Last decade came with huge foreclosures in the country

The ten years of the first decade of the 21st century (2000 to 2009) has been stained by a series of investment bubbles. It kicked off with the dot.com bubble and came to a close with foreclosures and oil dominating the decade. It looks like the first year of the next decade will be the same.

Hedge fund dealers and other smart investors are not bothered by the showing of Standard & Poor’s index indicating that the losses over the decade has dropped 23% from 1,469.25 at the beginning of 2000 to its present figure of 1,126.20.

It seems to be of no consequence that investors created and then destroyed the bubbles that reduced the value of stocks by $2.5 trillion since the start of the decade. The figure is prior to adding the negative impact of the inflation.

The bubbles were created by a cocktail of investor’s arrogance and over confidence, and loads of easy dollars. The new ideas rolling in about investing seemed to be tamperproof and greed snuffed out any lingering doubt.

Many of the investors sniffing around for maximum gains were blind to the imminent problems connected with doing business on the Internet sans any sales plan. One never gave a thought that the day of reckoning would come after purchasing not hundreds but thousands of costly houses without making any down payment. The foreclosure crisis was inevitable – the writing was on the wall.
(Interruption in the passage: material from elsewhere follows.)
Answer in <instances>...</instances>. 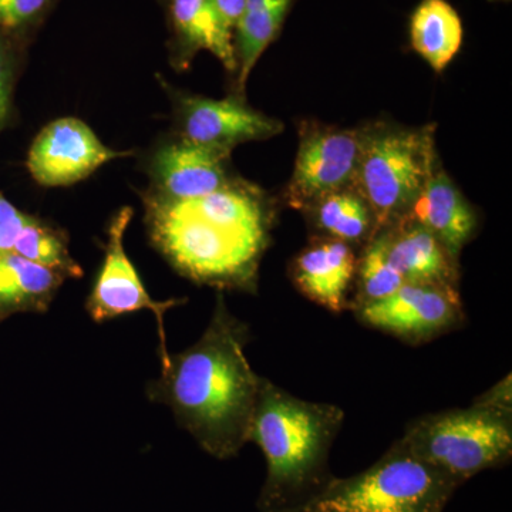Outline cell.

Currently these same investors who had escaped the consequences of the last bust are running bang into another set of troubles. With the ostensible purpose of keeping the cost of borrowing low the Federal Reserve is keeping interest rates negligible. But this has meant that once more plenty of easy dollars is floating around enable the traders to jack up the price of nearly everything from stocks to gold and other commodities.
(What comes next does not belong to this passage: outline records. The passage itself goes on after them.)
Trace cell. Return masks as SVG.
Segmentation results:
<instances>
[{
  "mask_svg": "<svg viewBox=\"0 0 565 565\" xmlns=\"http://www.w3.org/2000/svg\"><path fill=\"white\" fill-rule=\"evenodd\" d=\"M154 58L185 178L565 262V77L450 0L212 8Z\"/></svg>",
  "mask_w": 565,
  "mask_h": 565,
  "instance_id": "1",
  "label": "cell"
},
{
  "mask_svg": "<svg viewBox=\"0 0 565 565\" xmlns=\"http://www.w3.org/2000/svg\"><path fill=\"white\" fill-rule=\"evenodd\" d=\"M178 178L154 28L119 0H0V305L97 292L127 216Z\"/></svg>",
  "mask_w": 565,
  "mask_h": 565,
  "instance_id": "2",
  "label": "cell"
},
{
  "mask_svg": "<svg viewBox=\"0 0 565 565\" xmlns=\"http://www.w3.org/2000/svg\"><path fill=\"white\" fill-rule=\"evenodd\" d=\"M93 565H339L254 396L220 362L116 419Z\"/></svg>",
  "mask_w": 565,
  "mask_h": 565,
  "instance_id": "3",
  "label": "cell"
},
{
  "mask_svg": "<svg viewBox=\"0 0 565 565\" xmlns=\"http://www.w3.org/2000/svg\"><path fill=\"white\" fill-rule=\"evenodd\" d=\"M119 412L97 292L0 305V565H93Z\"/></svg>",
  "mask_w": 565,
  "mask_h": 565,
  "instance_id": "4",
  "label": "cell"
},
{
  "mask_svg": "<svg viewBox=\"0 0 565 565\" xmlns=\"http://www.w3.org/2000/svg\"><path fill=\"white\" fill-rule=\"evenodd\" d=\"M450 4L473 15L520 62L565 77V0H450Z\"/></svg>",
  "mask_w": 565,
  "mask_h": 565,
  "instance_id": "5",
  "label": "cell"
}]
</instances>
Commenting on this Haag Sherman of Salient Partners of Houston said, “They’ve put out the biggest punch bowl in U.S. history and people are guzzling from it.”

The volatile situation is posing several questions about when the next bubble would surface if it has not already done so and how would the individual now protect his or her savings?

Some of the pundits are saying that the huge rebound made by the stocks this year is one such bubble. The S&P 500 has shot up by 68.9% presenting its best feat since the 30s.